(Document extract)
I'm writing two versions of a function that gets an array of long integers out of the file. One version of the function returns a pointer to an allocated array that contains all the data. The other version of the function (TBD) requires this allocation be done before-hand and you pass it the address of the array for it to fill. I did this because I'm not sure which is the most appropriate way to do things in Python. Hopefully both will work and that will give me a really good feel for that module and make fleshing out the library much easier.

I went a bit overboard compartmentalizing functions. The "skip" functions could have been one function but I went for verbosity over brevity.

An early draft of the function for getting data involved an elaborate flagging system where you passed NULL as the array to be filled and an address of an integer if you wanted to just get the number of data to be returned, and the opposite (address of array to fill and NULL of integer address) to get the data out. This I decided was too complicated AND I realized that the capability to overload function names (use the same function name in different contexts depending on how you call it) in C++ would have been useful.

I banged this out in two evenings but to be honest I did recycle some code from prior similar projects (maybe a dozen lines total recycled). This weekend is going to be nutty but I hope to have this code in a static library next week for some Python testing. Right now it's just a .c file in a vanilla console program project in XCode and in main.c I have some quick verification tests where I ask for data I know the values of.

Onwards and onwards.

EDIT: This project has certainly been a big retesting of my pointer knowledge - especially since I do more allocating here than I've ever done. FYI the function that returns a pointer to an allocated array assumes that you free it later.

One year

I started this journal one year ago with a netbook and enough anger at my prior failures to learn C to motivate me to push through the hard parts.

The best way to summarize my progress over the past year is this: I'm more overwhelmed by the things I can do now than the things I have yet to learn. That's a clumsy way of saying that the past year's progress has unlocked the capacity to pick any arbitrary next step and go along with it. The next step I've gone the farthest with is GTK and I'm learning now that Python and C are not mutually exclusive and I'm really itching to learn how to write Python modules.

My goal as stated in the journal header was to gain competency in C before I'm 30. I've learned now that this isn't exactly a coherent statement. Learning C is not learning how to program any more than learning the alphabet is learning how to write.

There are still several big topics that elude me, but they only remain that way because I have yet to sit down and hash through them. These topics are less about C specifically and more about data structures and programming methodologies common to most languages.

In the immediate future I'd like to get through a few more Project Euler problems and get through a few more (extremely dry) chapters of the GTK book. I'm learning about Python on the side but what's keeping me interested in that Python itself is written in C and it's well supported to write custom modules in C.

On the long term list I'd like to get a better handle on OOP and pick a (non-interpreted) language to explore that with such as C++ or Objective-C. Getting a familiarity with network programming (sending/receiving packets), a graphics library (SDL or OpenGL) and databases would be fantastic, too.
(End Document extract)
(Data provided)
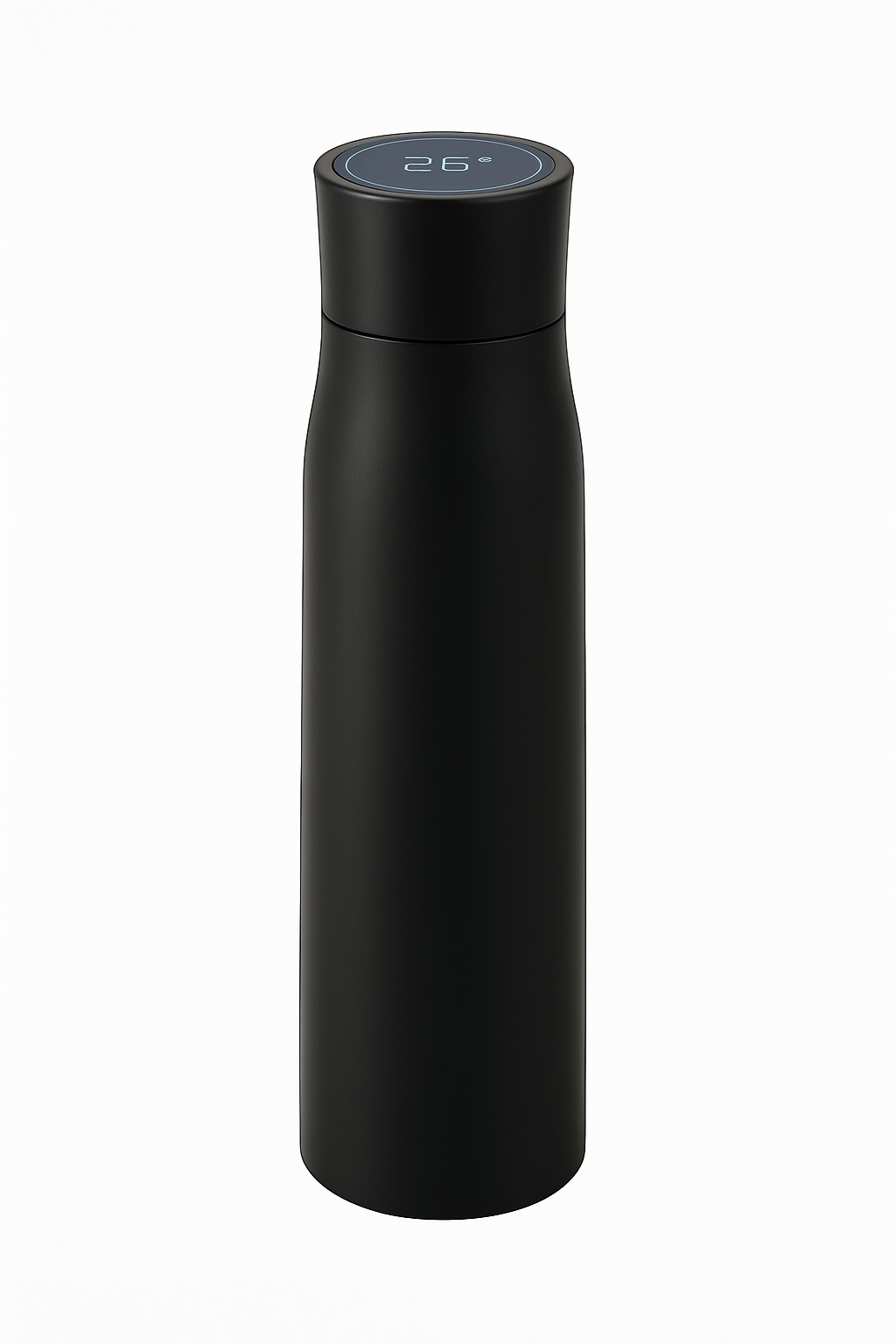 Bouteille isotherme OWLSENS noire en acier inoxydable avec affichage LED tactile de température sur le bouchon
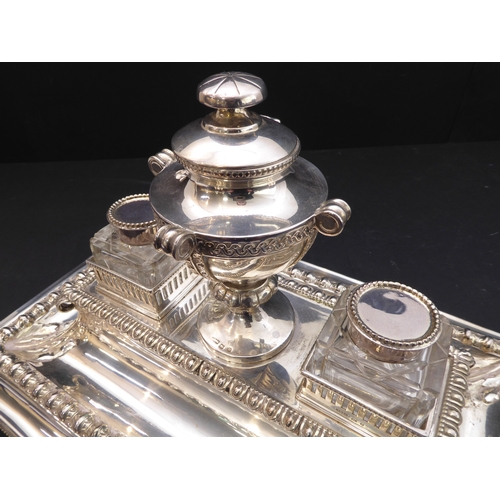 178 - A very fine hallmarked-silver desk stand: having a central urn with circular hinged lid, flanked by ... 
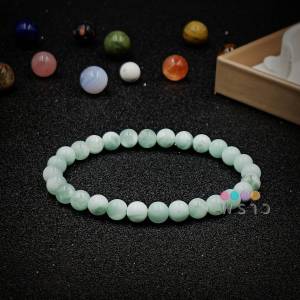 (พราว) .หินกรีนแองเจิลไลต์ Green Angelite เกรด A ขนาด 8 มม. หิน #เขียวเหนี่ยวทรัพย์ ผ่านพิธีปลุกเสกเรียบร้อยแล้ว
(End Data provided)
__Action item 1__:
Answer these questions about the journal excerpt:
(a) Over how many evenings did the writer produce the file-reading code?
(b) What goal was stated in the journal header?
(c) Which graphics libraries are named on the long-term list?
__Action item 2__:
Retype the part of the journal excerpt that opens with the words containing "There are still" and closes with "be fantastic, too.".
Respond using only the journal excerpt above.

__Final answer 1__:
(a) Two evenings.
(b) To gain competency in C before turning 30.
(c) SDL or OpenGL.

__Final answer 2__:
There are still several big topics that elude me, but they only remain that way because I have yet to sit down and hash through them. These topics are less about C specifically and more about data structures and programming methodologies common to most languages.

In the immediate future I'd like to get through a few more Project Euler problems and get through a few more (extremely dry) chapters of the GTK book. I'm learning about Python on the side but what's keeping me interested in that Python itself is written in C and it's well supported to write custom modules in C.

On the long term list I'd like to get a better handle on OOP and pick a (non-interpreted) language to explore that with such as C++ or Objective-C. Getting a familiarity with network programming (sending/receiving packets), a graphics library (SDL or OpenGL) and databases would be fantastic, too.